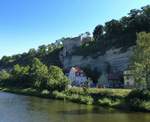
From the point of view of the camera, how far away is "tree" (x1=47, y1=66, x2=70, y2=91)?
266 feet

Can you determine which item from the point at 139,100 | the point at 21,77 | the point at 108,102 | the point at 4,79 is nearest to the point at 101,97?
the point at 108,102

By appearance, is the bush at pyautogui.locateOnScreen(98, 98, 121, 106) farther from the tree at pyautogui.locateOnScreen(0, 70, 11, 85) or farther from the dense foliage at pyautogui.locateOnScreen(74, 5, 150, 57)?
the tree at pyautogui.locateOnScreen(0, 70, 11, 85)

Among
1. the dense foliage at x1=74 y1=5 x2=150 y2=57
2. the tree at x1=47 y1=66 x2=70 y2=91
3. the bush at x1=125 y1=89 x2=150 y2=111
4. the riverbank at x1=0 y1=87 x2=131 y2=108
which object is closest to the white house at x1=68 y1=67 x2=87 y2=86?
the dense foliage at x1=74 y1=5 x2=150 y2=57

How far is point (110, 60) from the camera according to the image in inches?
3757

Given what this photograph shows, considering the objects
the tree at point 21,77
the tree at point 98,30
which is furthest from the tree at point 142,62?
the tree at point 98,30

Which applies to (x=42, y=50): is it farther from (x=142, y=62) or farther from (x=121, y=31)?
(x=142, y=62)

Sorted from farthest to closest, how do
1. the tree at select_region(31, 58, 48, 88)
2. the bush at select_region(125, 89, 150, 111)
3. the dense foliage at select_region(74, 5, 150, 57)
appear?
1. the dense foliage at select_region(74, 5, 150, 57)
2. the tree at select_region(31, 58, 48, 88)
3. the bush at select_region(125, 89, 150, 111)

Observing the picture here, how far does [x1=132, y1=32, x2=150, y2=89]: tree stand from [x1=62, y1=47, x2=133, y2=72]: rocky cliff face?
25824mm

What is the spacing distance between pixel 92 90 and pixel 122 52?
952 inches

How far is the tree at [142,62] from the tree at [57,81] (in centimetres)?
2672

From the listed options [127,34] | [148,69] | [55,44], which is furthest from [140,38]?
[55,44]

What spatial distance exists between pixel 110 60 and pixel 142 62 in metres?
38.3

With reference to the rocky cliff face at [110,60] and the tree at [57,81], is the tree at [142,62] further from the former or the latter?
the tree at [57,81]

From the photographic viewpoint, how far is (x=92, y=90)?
70.5 meters
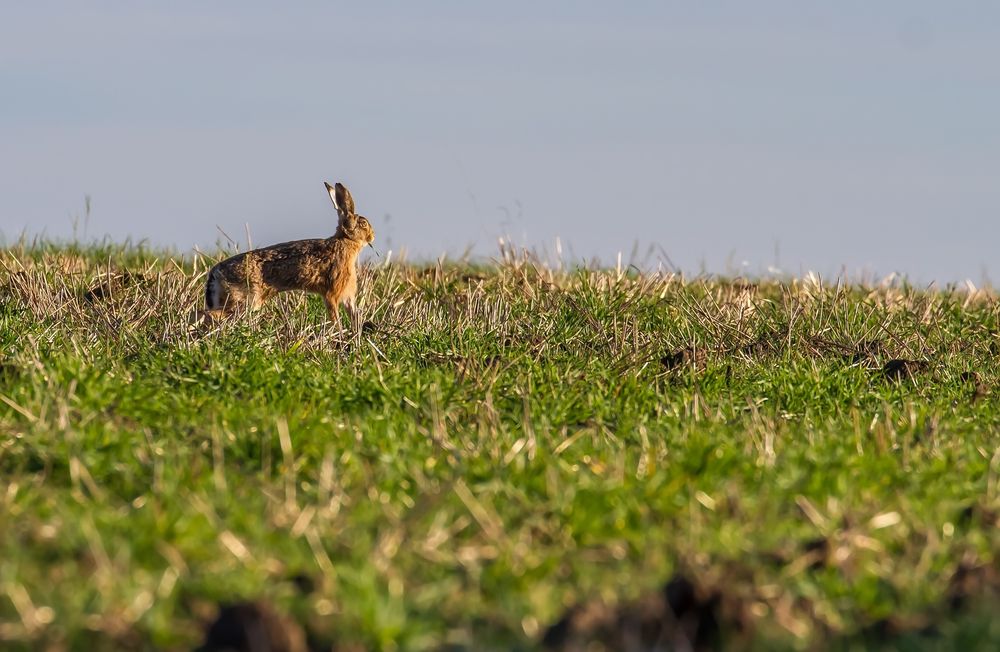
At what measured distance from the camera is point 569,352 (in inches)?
305

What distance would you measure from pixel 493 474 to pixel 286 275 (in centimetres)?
457

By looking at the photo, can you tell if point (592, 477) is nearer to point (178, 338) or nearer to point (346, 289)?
point (178, 338)

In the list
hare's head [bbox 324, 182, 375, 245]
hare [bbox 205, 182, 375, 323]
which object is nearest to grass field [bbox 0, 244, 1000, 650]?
hare [bbox 205, 182, 375, 323]

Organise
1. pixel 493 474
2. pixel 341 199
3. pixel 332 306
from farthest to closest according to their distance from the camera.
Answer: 1. pixel 341 199
2. pixel 332 306
3. pixel 493 474

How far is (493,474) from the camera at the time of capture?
4.77 metres

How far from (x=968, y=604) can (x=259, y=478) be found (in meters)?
2.42

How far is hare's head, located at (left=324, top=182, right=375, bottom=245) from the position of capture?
9.56m

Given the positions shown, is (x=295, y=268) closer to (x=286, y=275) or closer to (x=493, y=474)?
(x=286, y=275)

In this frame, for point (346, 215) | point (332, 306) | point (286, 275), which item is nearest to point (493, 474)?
point (332, 306)

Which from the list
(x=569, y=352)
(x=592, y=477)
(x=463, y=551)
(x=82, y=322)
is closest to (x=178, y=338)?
(x=82, y=322)

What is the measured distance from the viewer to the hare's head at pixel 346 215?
9562mm

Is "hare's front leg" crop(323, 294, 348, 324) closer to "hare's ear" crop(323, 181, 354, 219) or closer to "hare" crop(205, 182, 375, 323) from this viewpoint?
"hare" crop(205, 182, 375, 323)

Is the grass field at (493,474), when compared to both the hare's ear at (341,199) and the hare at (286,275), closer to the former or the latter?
the hare at (286,275)

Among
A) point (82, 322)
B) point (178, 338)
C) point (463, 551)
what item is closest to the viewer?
point (463, 551)
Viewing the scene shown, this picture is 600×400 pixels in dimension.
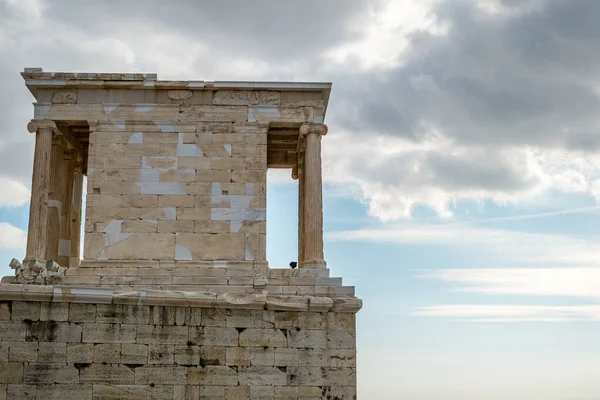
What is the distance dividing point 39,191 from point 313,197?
262 inches

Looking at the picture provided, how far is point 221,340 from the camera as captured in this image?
1564cm

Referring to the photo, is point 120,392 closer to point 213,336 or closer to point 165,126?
point 213,336

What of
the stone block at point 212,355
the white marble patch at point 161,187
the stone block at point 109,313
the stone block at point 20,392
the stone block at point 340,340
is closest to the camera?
the stone block at point 20,392

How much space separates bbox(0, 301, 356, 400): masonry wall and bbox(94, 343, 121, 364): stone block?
2cm

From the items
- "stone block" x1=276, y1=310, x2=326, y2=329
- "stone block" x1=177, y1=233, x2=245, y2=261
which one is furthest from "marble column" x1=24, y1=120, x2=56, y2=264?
"stone block" x1=276, y1=310, x2=326, y2=329

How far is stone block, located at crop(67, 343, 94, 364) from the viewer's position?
48.7 feet

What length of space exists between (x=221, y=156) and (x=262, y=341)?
5675 millimetres

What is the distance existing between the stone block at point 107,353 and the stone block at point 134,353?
0.09 meters

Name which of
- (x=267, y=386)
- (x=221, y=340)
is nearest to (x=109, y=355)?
(x=221, y=340)

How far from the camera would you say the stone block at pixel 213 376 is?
15.3 m

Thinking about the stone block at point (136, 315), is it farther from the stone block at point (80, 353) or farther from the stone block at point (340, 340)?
the stone block at point (340, 340)

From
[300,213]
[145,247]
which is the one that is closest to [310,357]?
[145,247]

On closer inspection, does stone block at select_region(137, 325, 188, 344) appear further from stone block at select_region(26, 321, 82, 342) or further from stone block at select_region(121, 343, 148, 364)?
stone block at select_region(26, 321, 82, 342)

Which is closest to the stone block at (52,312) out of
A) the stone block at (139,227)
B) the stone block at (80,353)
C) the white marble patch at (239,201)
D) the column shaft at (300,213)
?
the stone block at (80,353)
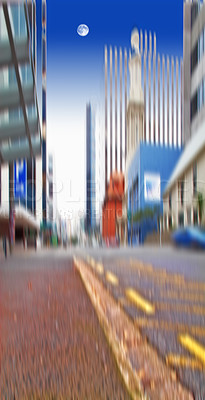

■ **GOAL**
Render the material as a Markdown table with the columns No. and Line, one numbered row per line, omitting blank lines and pictures. Start at the line containing "Thinking about the" and continue to the end of the material.

■ **THE ANSWER**
| No. | Line |
|---|---|
| 1 | Thinking about the stone block at point (136, 315), is it farther from the stone block at point (80, 353) or farther from the stone block at point (340, 340)? |
| 2 | the stone block at point (340, 340) |
| 3 | From |
| 4 | [300,213] |
| 5 | [145,247] |
| 6 | which is the one that is closest to [310,357]? |
| 7 | [145,247] |
| 8 | On closer inspection, does stone block at select_region(137, 325, 188, 344) appear further from stone block at select_region(26, 321, 82, 342) or further from stone block at select_region(121, 343, 148, 364)? |
| 9 | stone block at select_region(26, 321, 82, 342) |
| 10 | Which is closest to the stone block at (52,312) out of |
| 11 | A) the stone block at (139,227) |
| 12 | B) the stone block at (80,353) |
| 13 | C) the white marble patch at (239,201) |
| 14 | D) the column shaft at (300,213) |
| 15 | ? |
| 16 | the stone block at (80,353) |